● **DATA FOR ANALYSIS**:
# # # #
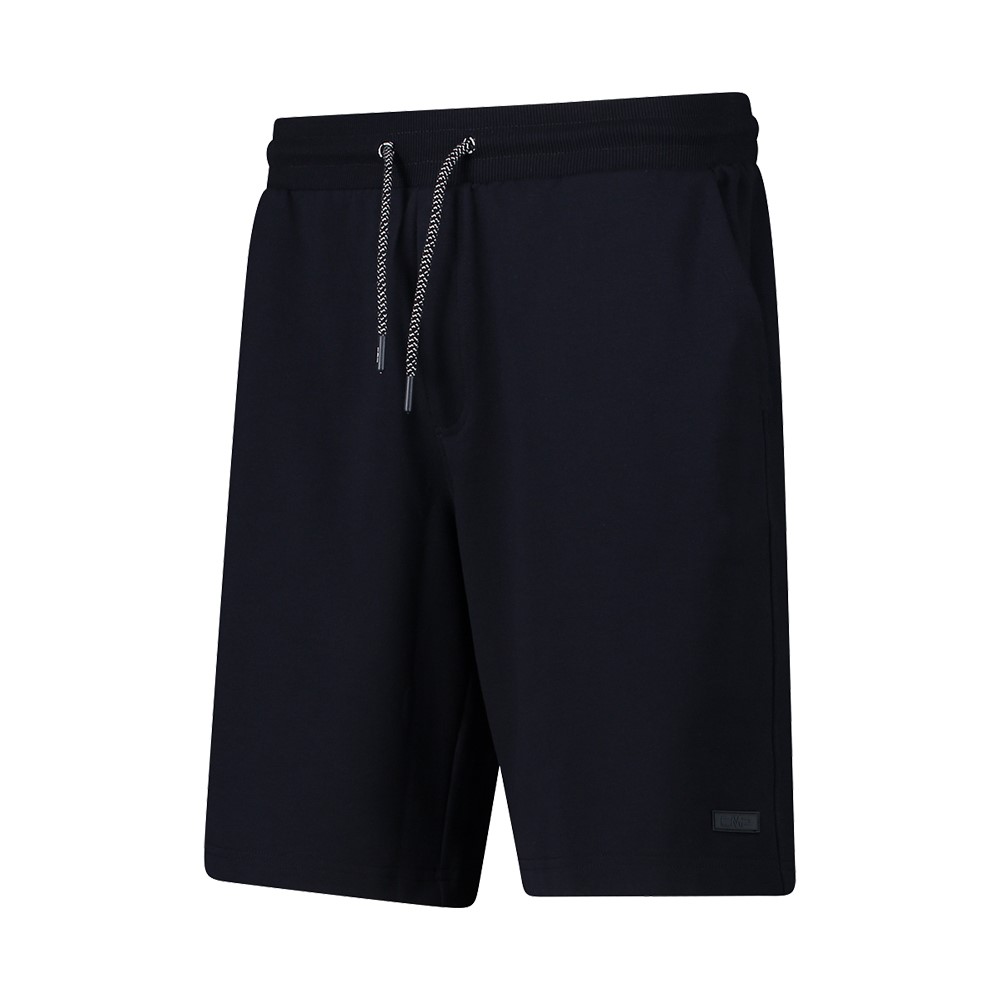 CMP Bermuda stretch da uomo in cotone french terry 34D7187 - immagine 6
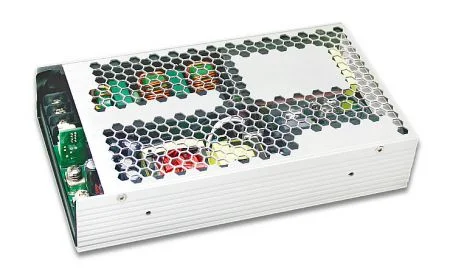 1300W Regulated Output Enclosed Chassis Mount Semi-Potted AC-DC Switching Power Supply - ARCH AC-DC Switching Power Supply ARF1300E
# # # #
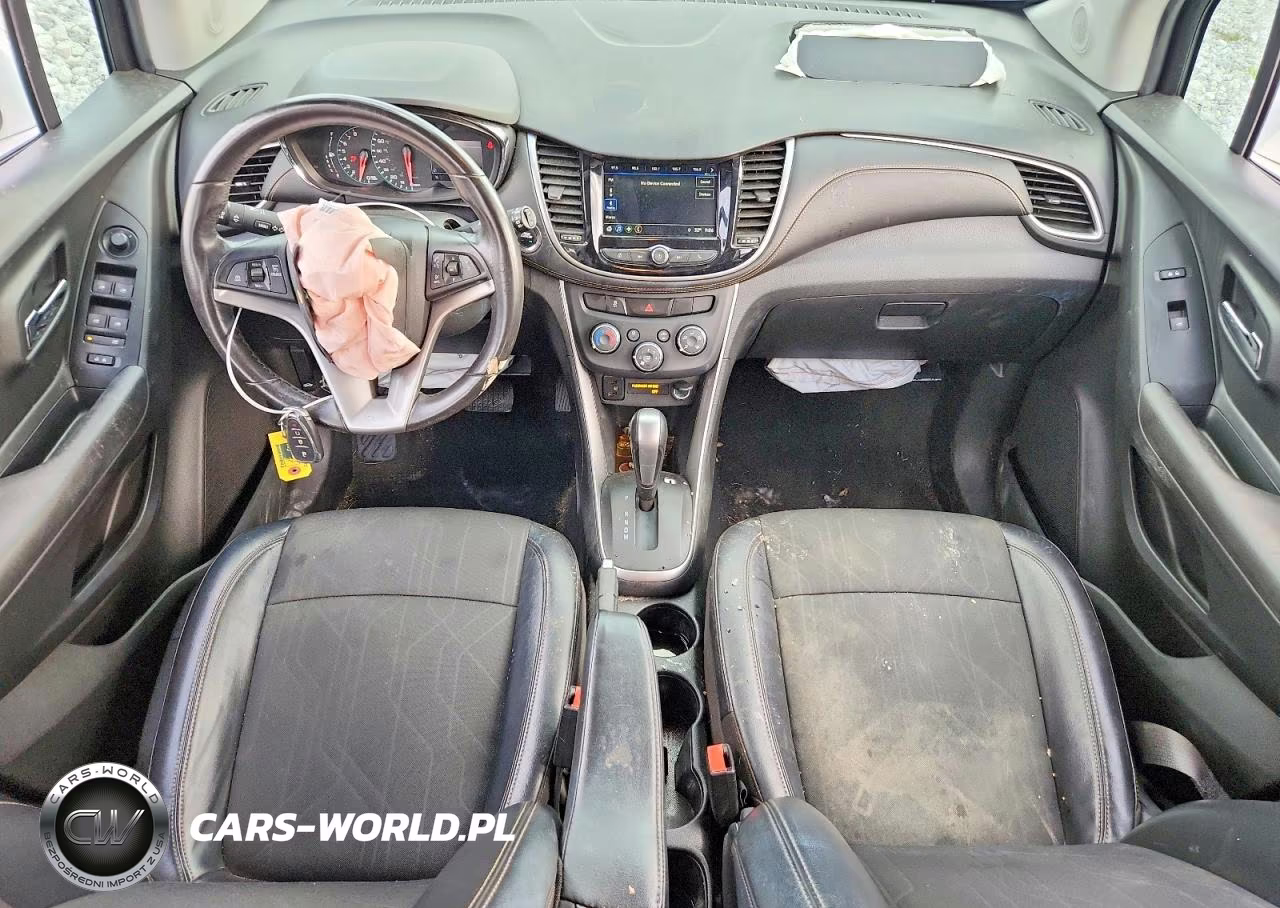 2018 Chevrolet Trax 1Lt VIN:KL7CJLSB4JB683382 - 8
# # # #
● **WORK ORDER**: Whatever pictures the records hold, omit them; give again exactly the lines from the one containing "CMP Bermuda stretch" through the one containing "1300W Regulated Output".

● **RESPONSE BOX**:
 CMP Bermuda stretch da uomo in cotone french terry 34D7187 - immagine 6
 1300W Regulated Output Enclosed Chassis Mount Semi-Potted AC-DC Switching Power Supply - ARCH AC-DC Switching Power Supply ARF1300E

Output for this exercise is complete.